グローバルな挑戦

グローバル探究2019 in ブータン その3

チュカ県での3日間のワークショップを終え、高校生4人はブータン南西部の「ハ」という町に移動します。休憩も取りながら、車に乗ること約5時間、のどかな田園風景が広がってきました。

ハでは、2日間に渡って自分たちでテーマを決めた探究活動を行います。今年のテーマは「死生観の違いが、幸せにどのような影響を与えるのか?」というもの。ブータン人の思想の根底に流れるものを探究したいという想いから、日本や島前地域との違いも含めて、これまで事前調査をしてきました。

ハで最初に訪問したのは「ラカン・カルポ」というお寺、お坊さんを育てるための僧院学校でもあります。ここでは、死生観や宗教観について、何人かの方にインタビューをさせていただきました。

「なぜお坊さんになろうと思ったのか?そのきっかけは?」
「死ぬことは怖いと思うか?生まれ変わりを信じるか?」
「もし生まれ変わるとしたら、どうなりたいか?」

など、質問は尽きません。

ブータンの伝統衣装「ゴ」を着て、インタビュー

英語でのコミュニケーションも少しずつ慣れてきた様子で、気づけば30分近く話しこんでいました。そして最後はお寺の中に入り、両手・両膝・額を地面につける、五体投地(ごたいとうち)という仏教において最も丁寧な礼拝方法でお祈りをし、読経の時間にも参加をさせて頂きました。静かで神聖な空間に心が洗われます。
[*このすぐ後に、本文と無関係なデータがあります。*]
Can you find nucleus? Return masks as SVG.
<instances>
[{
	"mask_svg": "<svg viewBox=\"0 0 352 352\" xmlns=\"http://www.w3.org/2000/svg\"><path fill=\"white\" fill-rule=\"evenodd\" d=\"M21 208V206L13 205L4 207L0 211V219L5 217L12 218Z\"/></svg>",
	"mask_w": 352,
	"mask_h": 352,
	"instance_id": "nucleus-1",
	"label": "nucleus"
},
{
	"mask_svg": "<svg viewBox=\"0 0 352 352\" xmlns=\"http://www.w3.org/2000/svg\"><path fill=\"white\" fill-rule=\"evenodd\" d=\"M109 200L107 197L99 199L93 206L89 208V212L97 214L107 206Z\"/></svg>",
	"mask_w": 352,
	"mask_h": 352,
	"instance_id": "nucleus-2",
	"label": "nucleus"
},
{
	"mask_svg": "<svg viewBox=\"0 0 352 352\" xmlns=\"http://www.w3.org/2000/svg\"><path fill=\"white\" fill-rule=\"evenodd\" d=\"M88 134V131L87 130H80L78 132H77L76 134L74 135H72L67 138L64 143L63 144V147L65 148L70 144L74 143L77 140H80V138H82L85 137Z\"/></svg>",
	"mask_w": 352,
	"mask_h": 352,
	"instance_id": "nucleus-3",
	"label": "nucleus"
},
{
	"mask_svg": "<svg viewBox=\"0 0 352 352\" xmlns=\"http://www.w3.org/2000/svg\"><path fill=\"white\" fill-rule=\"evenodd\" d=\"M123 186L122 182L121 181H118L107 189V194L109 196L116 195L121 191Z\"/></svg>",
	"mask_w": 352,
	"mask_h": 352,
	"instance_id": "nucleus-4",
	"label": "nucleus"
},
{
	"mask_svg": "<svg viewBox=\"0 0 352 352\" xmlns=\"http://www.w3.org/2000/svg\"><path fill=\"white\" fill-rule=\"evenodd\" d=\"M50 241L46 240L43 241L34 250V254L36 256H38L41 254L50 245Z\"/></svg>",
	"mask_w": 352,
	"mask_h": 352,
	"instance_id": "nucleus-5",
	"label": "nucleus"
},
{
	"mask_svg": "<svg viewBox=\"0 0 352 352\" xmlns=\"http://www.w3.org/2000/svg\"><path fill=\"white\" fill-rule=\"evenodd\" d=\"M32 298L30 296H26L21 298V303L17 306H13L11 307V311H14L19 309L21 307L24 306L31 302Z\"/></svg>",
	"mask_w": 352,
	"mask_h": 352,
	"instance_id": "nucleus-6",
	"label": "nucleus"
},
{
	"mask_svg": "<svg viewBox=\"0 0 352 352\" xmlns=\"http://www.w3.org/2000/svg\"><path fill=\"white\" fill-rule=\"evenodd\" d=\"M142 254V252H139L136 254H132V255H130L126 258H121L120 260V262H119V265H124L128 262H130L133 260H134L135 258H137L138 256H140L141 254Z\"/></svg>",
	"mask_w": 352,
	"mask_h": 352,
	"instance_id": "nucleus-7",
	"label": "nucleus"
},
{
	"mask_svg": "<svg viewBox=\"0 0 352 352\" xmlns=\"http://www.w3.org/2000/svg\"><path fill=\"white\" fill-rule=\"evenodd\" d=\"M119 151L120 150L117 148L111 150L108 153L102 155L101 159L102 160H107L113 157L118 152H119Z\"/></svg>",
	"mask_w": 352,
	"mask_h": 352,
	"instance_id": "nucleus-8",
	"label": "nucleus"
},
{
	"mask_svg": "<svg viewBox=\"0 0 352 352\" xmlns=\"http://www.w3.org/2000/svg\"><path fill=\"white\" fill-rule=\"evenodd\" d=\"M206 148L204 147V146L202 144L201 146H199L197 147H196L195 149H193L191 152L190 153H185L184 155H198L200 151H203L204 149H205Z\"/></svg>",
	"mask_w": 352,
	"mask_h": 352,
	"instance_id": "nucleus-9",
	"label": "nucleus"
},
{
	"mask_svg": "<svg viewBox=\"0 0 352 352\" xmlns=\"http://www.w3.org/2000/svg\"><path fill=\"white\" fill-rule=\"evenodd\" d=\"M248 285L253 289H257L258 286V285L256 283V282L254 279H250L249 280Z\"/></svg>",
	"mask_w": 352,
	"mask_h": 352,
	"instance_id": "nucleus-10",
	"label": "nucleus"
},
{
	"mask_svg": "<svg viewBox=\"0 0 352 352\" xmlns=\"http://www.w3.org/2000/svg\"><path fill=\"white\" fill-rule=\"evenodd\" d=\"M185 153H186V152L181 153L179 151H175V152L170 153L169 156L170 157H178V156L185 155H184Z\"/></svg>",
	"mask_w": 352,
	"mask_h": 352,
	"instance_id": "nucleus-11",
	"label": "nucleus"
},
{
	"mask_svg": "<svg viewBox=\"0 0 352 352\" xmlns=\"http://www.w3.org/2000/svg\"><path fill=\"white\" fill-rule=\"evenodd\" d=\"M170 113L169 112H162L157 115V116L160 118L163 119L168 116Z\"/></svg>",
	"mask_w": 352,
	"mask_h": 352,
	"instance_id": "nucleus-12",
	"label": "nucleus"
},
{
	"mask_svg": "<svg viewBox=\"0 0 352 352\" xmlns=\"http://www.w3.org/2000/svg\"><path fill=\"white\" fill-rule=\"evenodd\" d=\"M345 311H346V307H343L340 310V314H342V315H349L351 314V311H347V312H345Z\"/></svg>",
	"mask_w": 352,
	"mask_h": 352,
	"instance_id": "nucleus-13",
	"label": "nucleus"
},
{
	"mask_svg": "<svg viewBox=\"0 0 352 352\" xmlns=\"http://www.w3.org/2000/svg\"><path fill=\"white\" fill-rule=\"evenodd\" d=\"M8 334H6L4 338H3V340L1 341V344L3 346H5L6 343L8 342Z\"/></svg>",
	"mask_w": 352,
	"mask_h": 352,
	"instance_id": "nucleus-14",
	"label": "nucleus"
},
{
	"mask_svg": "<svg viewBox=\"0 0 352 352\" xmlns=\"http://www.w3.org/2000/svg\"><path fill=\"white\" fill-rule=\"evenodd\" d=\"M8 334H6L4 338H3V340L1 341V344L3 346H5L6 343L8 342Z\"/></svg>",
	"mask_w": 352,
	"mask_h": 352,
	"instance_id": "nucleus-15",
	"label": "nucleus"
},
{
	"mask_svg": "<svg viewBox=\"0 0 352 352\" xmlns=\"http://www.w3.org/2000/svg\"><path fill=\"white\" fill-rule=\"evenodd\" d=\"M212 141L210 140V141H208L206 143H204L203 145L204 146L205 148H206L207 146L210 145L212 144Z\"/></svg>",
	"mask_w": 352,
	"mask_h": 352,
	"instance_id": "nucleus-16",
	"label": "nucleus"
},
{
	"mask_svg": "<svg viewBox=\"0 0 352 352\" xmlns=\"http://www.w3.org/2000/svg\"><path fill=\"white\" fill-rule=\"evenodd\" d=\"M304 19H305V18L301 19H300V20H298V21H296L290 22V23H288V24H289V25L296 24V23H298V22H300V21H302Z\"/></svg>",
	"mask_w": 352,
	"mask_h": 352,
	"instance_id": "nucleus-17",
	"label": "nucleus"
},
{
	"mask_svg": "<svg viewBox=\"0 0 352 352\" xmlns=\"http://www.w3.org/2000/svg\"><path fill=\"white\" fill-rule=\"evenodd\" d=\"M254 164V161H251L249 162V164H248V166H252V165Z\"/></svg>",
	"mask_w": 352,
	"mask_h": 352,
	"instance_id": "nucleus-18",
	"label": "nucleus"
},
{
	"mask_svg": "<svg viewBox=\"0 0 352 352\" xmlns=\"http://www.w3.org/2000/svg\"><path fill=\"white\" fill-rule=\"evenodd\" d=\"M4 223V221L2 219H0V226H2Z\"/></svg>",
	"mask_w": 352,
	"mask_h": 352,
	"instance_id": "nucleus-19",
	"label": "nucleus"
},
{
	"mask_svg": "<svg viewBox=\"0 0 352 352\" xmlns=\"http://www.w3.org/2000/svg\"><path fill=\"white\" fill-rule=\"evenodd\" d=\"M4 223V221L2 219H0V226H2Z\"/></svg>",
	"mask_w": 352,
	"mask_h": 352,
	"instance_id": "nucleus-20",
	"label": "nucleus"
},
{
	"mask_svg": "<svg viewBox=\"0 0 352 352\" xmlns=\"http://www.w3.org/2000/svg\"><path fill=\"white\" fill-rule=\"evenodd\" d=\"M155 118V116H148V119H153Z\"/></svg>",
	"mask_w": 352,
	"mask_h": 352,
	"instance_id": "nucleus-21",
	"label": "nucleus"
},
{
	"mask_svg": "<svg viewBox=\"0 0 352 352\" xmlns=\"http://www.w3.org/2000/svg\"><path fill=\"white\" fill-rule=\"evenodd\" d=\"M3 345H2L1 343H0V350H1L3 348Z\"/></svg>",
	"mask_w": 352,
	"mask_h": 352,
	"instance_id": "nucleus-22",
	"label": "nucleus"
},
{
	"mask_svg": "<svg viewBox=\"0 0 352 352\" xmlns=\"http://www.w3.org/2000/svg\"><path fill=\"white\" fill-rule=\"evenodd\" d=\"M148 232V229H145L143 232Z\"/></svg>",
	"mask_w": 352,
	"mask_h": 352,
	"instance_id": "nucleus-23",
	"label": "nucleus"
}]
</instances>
その後は、ブータンで仏教の聖地の一つとも言われる崖の上にあるお堂「ジュネダ」を目指し、傾斜のある山道を往復1時間以上かけて歩きます。そしてようやくたどり着いた崖の上では、この場所に2年近く住む住職さんのお話を伺いました。

現代はモノへの執着、そして家族、友人、恋人など、人への執着がつよくなりがち。それを否定するわけではないが、ここで修行をし、お祈りを続け、自然と向き合うことで、自分が持っている執着を手放していきたいと思っている。家族と離れて1人ここで暮らしているが、今自分は幸せです。

 

そんな話を静かに、ゆっくりとお話をされる姿が印象に残りました。

ジュネダからの帰り道、みんな本当によく歩きました

そして山を降りてからも探究は続きます。夕方には、町中で街頭インタビューを行いました。事前に日本で作成した死生観や、死生観と幸福感のつながりを調査するためのアンケートシートも使いながら、この日は総勢50人近くの方の声を聞くことができました。

最初はなかなか一歩目が踏み出せなかった街頭インタビューも少しずつ慣れてきた様子で、英語が伝わらない高齢のブータン人の方には、現地の「ゾンカ語」で、ガイドさんにも手伝ってもらいながら、調査を進めていきます。

日本との違いとして、ブータン人の9割近くが「生まれ変わりを信じている」という死生観の違いについての結果や、ブータンの都市部と、ハのような田舎で、幸福度や、何に幸せを感じるかという点に違いがあるのではないか?という仮説も見えてきました。

一方で、死生観と幸福感のダイレクトな相関関係を捉えるのは、他の変動要素が大きくむずかしいということも、あらためて感じました。

そういう意味では、死生観の違いそのものを深掘りして行く方向性も探究としてあるのではという話にもなりました。

ハでは、下校途中の高校生にもインタビュー

ようやく1日の活動を終えた後、夜はホームステイ先の農家さんのご自宅へ。ブータンの暮らしを知り、ブータンの家庭料理を味わいます。

最初はブータン料理の辛さに面食らっていた様子の4人でしたが、徐々に辛さにも慣れてきたのか、食事がどんどん進みます。

食事が終わった後は、お茶を飲みながら、ホームステイ先のお父さんに、ホームステイを受け入れようと思ったきっかけや、その中で感じた変化などについてもお話を伺うことができました。

床に座り、みんなで料理を囲むのがブータンスタイル

島前校生も少しずつブータン化?してきました

そして、日本を出発してからあっという間に1週間近くが過ぎ、探究活動もいよいよ終盤に入ってきました。良くも悪くも慣れが出るタイミング、最後まで、もう一押し頑張っていきたいと思います。